5. Martirosian G, Ekiel A, Aptekorz M, Wiechula B, Kazek B, Jankowska-Steifer E, Jozwiak J, Moskalewski S. {{Fecal lactoferrin and Clostridium spp. in stools of autistic children}}. {Anaerobe};2010 (Dec 15)

Stools from autistic and healthy children were studied for fecal lactoferrin, Clostridium difficile toxins, Clostridium perfringens enterotoxin and cultured for Clostridium spp. Elevated level of FLA was demonstrated in 24.4% stools, all from boys (31.25%). No toxins were detected. Clostridium spp. were isolated with similar frequency from all samples. C. perfringens were isolated significantly often from the autistic stools, intermediate sensitive strains to penicillin 19%, to clindamycin 11.3%, and to metronidazole 7.5 % were detected.
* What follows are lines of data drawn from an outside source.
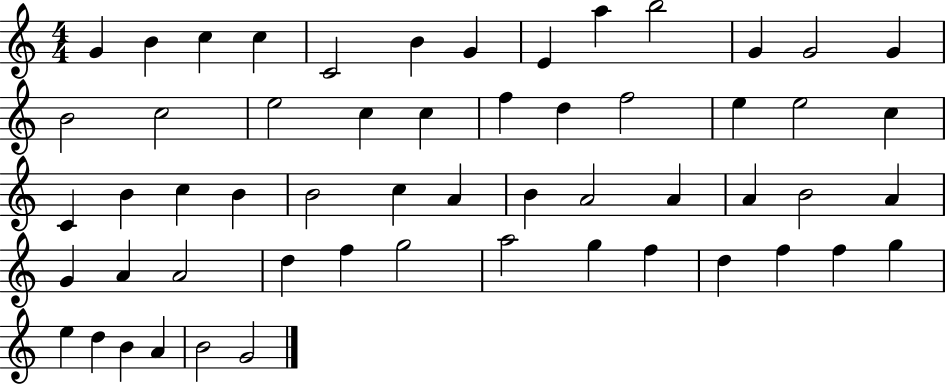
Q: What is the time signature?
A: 4/4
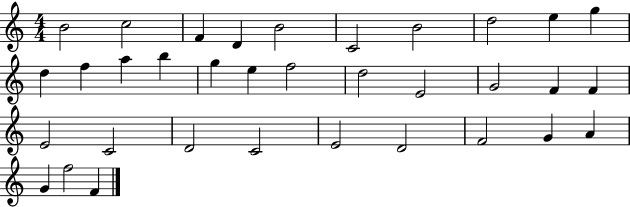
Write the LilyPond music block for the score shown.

{
  \clef treble
  \numericTimeSignature
  \time 4/4
  \key c \major
  b'2 c''2 | f'4 d'4 b'2 | c'2 b'2 | d''2 e''4 g''4 | \break d''4 f''4 a''4 b''4 | g''4 e''4 f''2 | d''2 e'2 | g'2 f'4 f'4 | \break e'2 c'2 | d'2 c'2 | e'2 d'2 | f'2 g'4 a'4 | \break g'4 f''2 f'4 | \bar "|."
}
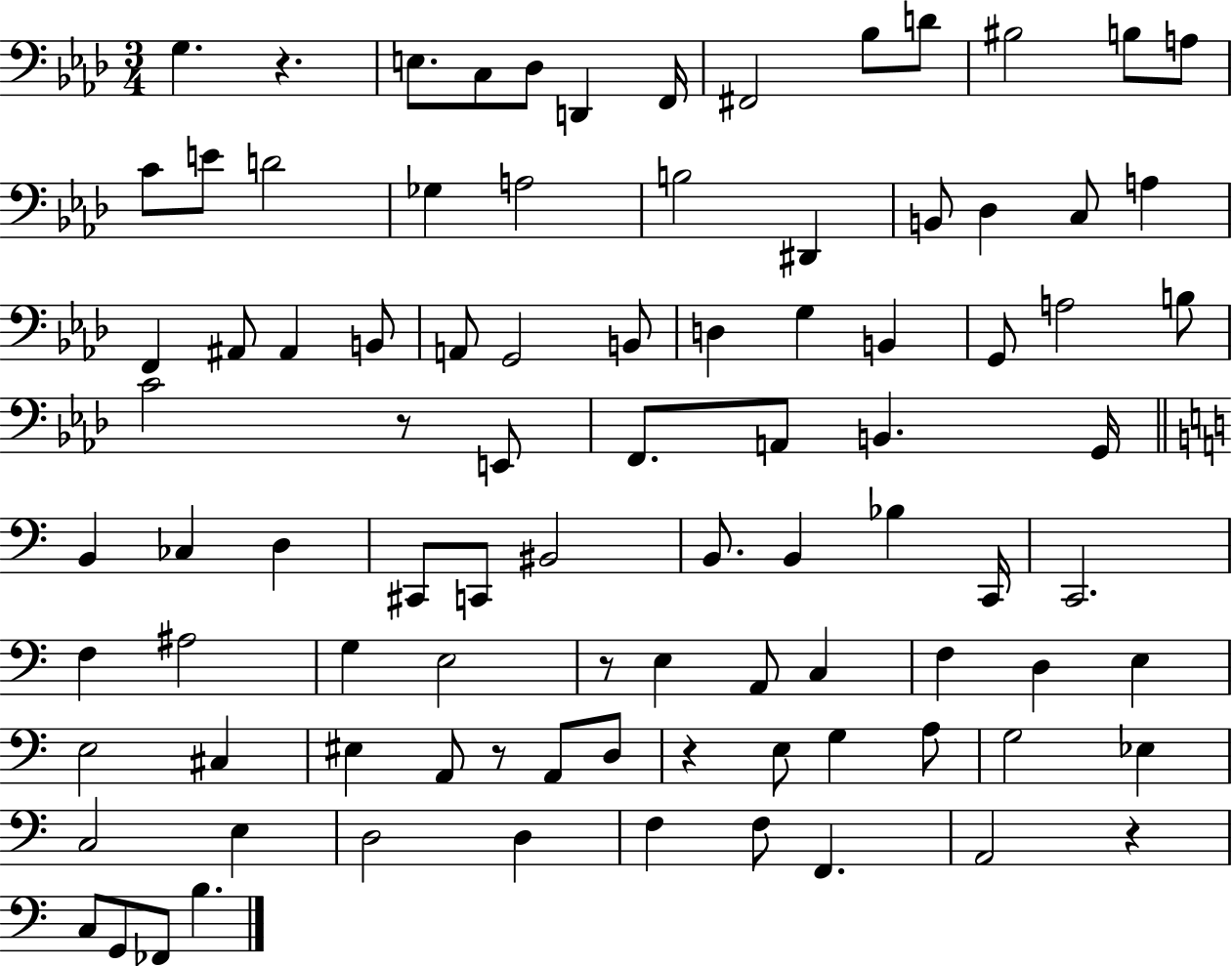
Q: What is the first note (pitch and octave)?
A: G3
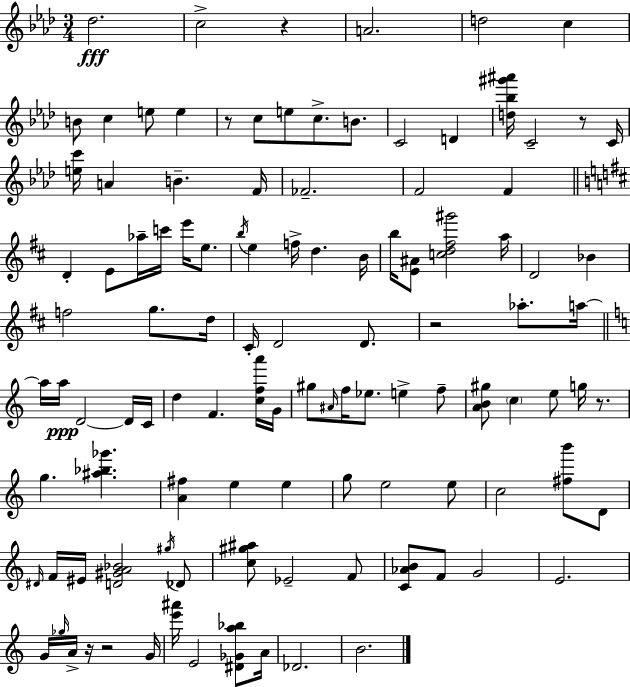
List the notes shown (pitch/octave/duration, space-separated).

Db5/h. C5/h R/q A4/h. D5/h C5/q B4/e C5/q E5/e E5/q R/e C5/e E5/e C5/e. B4/e. C4/h D4/q [D5,Bb5,G#6,A#6]/s C4/h R/e C4/s [E5,C6]/s A4/q B4/q. F4/s FES4/h. F4/h F4/q D4/q E4/e Ab5/s C6/s E6/s E5/e. B5/s E5/q F5/s D5/q. B4/s B5/s [E4,A#4]/e [C5,D5,F#5,G#6]/h A5/s D4/h Bb4/q F5/h G5/e. D5/s C#4/s D4/h D4/e. R/h Ab5/e. A5/s A5/s A5/s D4/h D4/s C4/s D5/q F4/q. [C5,F5,A6]/s G4/s G#5/e A#4/s F5/s Eb5/e. E5/q F5/e [A4,B4,G#5]/e C5/q E5/e G5/s R/e. G5/q. [A#5,Bb5,Gb6]/q. [A4,F#5]/q E5/q E5/q G5/e E5/h E5/e C5/h [F#5,B6]/e D4/e D#4/s F4/s EIS4/s [D4,G#4,A4,Bb4]/h G#5/s Db4/e [C5,G#5,A#5]/e Eb4/h F4/e [C4,Ab4,B4]/e F4/e G4/h E4/h. G4/s Gb5/s A4/s R/s R/h G4/s [E6,A#6]/s E4/h [D#4,Gb4,A5,Bb5]/e A4/s Db4/h. B4/h.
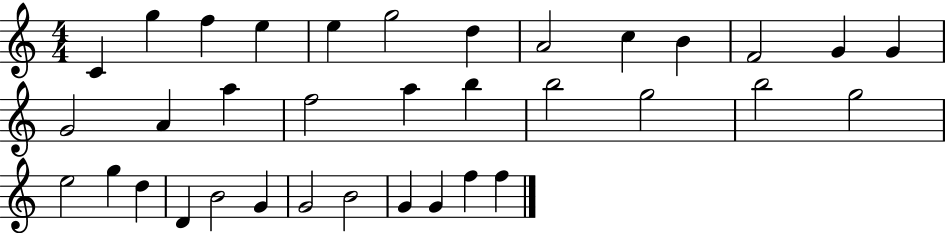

Further studies on fecal microflora and inflammatory mediators, with larger groups of patients, are required in order to explain their role in neurological deficits.

6. Raja M, Azzoni A. {{Autistic spectrum disorders and schizophrenia in the adult psychiatric setting: diagnosis and comorbidity}}. {Psychiatr Danub};2010 (Dec);22(4):514-521.

BACKGROUND: The relationship between Autism Spectrum Disorders (ASDs) and schizophrenia is currently unclear. We aimed to (a) assess psychotic symptoms in a consecutive series of adult patients with ASDs, (b) evaluate the comorbidity diagnosed to account for the concurrent psychotic symptoms in patients with ASDs, and (c) compare the clinical features between the patients with schizophrenia and patients with comorbid schizophrenia and ASDs. SUBJECTS AND METHODS: We included patients with ASD that were seen in adult psychiatric clinical settings during a 15-year period. The sample was further grouped according to the existence of a comorbid diagnosis of schizophrenia. Clinical and epidemiological features were assesed in in the whole sample, and further compared between the two groups. RESULTS: We identified 26 patients with first-time diagnosed ASDs. Among the 22 cases who manifested psychotic symptoms (84.6%), 16 had a concurrent diagnosis of schizophrenia (72.73%) and 6 of mood disorders (27.27%). Compared with patients with schizophrenia patients with comorbid ASDs and schizophrenia were more often men, of younger age, and more frequently developed motor side effects to antipsychotics. CONCLUSIONS: Adult psychiatric service users with ASDs are often misdiagnosed. This could be in part due to the fact that adult psychiatrists are not familiar with the diagnosis of ASDs. The high prevalence of psychotic symptoms in this sample is likely to depend on the specific setting of the study, i.e., that people with more severe forms of ASD than those typically followed-up in the national health service were reaching our public inpatient and private outpatient services. The high comorbidity rate between ASDs and schizophrenia could be related to shared neurobiology, but also to arbitrary restrictions imposed by current diagnostic systems.

7. Williamson ED, Martin A. {{Psychotropic Medications in Autism: Practical Considerations for Parents}}. {J Autism Dev Disord};2010 (Dec 14)

Medications are widely prescribed in children with autism spectrum disorders. Most commonly these medications are used to decrease symptoms that fall under three main clusters: irritability, ADHD-like symptoms, and repetitive behaviors. In this guide we introduce basic approaches to medications in children with autism and review the scientific evidence in each symptom cluster.